■ RECORDED DATA:
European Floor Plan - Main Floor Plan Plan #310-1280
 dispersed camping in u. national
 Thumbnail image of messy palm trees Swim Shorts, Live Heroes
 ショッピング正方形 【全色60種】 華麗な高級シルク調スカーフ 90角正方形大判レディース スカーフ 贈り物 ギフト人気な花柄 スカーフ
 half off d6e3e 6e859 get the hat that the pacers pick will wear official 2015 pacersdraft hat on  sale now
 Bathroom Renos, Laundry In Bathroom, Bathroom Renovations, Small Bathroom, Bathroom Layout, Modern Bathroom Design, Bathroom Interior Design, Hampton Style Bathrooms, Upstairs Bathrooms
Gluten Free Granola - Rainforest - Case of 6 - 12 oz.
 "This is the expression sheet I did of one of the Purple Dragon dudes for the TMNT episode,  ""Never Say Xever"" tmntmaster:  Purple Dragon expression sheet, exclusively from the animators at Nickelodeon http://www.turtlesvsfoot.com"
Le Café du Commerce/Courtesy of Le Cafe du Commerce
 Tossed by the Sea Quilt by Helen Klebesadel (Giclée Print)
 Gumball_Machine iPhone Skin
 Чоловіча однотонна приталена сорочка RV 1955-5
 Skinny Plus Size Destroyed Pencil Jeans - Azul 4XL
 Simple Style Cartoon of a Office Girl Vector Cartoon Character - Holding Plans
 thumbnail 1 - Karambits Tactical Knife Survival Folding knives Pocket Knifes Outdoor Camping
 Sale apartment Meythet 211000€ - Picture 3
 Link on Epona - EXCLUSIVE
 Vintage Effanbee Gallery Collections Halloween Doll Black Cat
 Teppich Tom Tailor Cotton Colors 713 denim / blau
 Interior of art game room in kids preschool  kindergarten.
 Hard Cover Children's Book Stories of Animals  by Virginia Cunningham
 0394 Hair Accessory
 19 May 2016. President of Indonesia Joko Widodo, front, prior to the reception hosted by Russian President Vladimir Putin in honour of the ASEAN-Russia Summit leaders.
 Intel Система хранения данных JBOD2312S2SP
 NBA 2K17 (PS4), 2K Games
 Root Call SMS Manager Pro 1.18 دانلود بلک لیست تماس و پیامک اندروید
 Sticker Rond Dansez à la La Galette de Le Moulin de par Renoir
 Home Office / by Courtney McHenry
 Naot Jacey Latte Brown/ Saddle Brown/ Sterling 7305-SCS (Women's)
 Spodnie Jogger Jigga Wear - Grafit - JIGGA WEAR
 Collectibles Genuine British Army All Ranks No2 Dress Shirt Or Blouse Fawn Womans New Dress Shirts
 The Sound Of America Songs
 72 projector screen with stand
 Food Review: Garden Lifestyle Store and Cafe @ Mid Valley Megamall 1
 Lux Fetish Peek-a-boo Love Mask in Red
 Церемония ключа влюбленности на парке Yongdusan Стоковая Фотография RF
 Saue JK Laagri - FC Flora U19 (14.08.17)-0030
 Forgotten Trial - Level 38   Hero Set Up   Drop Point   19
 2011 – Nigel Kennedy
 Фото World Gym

■ REQUIREMENT:
Given the listing above, print all of it word for word.

■ SOLUTION FOR THIS TASK:
European Floor Plan - Main Floor Plan Plan #310-1280
 dispersed camping in u. national
 Thumbnail image of messy palm trees Swim Shorts, Live Heroes
 ショッピング正方形 【全色60種】 華麗な高級シルク調スカーフ 90角正方形大判レディース スカーフ 贈り物 ギフト人気な花柄 スカーフ
 half off d6e3e 6e859 get the hat that the pacers pick will wear official 2015 pacersdraft hat on  sale now
 Bathroom Renos, Laundry In Bathroom, Bathroom Renovations, Small Bathroom, Bathroom Layout, Modern Bathroom Design, Bathroom Interior Design, Hampton Style Bathrooms, Upstairs Bathrooms
Gluten Free Granola - Rainforest - Case of 6 - 12 oz.
 "This is the expression sheet I did of one of the Purple Dragon dudes for the TMNT episode,  ""Never Say Xever"" tmntmaster:  Purple Dragon expression sheet, exclusively from the animators at Nickelodeon http://www.turtlesvsfoot.com"
Le Café du Commerce/Courtesy of Le Cafe du Commerce
 Tossed by the Sea Quilt by Helen Klebesadel (Giclée Print)
 Gumball_Machine iPhone Skin
 Чоловіча однотонна приталена сорочка RV 1955-5
 Skinny Plus Size Destroyed Pencil Jeans - Azul 4XL
 Simple Style Cartoon of a Office Girl Vector Cartoon Character - Holding Plans
 thumbnail 1 - Karambits Tactical Knife Survival Folding knives Pocket Knifes Outdoor Camping
 Sale apartment Meythet 211000€ - Picture 3
 Link on Epona - EXCLUSIVE
 Vintage Effanbee Gallery Collections Halloween Doll Black Cat
 Teppich Tom Tailor Cotton Colors 713 denim / blau
 Interior of art game room in kids preschool  kindergarten.
 Hard Cover Children's Book Stories of Animals  by Virginia Cunningham
 0394 Hair Accessory
 19 May 2016. President of Indonesia Joko Widodo, front, prior to the reception hosted by Russian President Vladimir Putin in honour of the ASEAN-Russia Summit leaders.
 Intel Система хранения данных JBOD2312S2SP
 NBA 2K17 (PS4), 2K Games
 Root Call SMS Manager Pro 1.18 دانلود بلک لیست تماس و پیامک اندروید
 Sticker Rond Dansez à la La Galette de Le Moulin de par Renoir
 Home Office / by Courtney McHenry
 Naot Jacey Latte Brown/ Saddle Brown/ Sterling 7305-SCS (Women's)
 Spodnie Jogger Jigga Wear - Grafit - JIGGA WEAR
 Collectibles Genuine British Army All Ranks No2 Dress Shirt Or Blouse Fawn Womans New Dress Shirts
 The Sound Of America Songs
 72 projector screen with stand
 Food Review: Garden Lifestyle Store and Cafe @ Mid Valley Megamall 1
 Lux Fetish Peek-a-boo Love Mask in Red
 Церемония ключа влюбленности на парке Yongdusan Стоковая Фотография RF
 Saue JK Laagri - FC Flora U19 (14.08.17)-0030
 Forgotten Trial - Level 38   Hero Set Up   Drop Point   19
 2011 – Nigel Kennedy
 Фото World Gym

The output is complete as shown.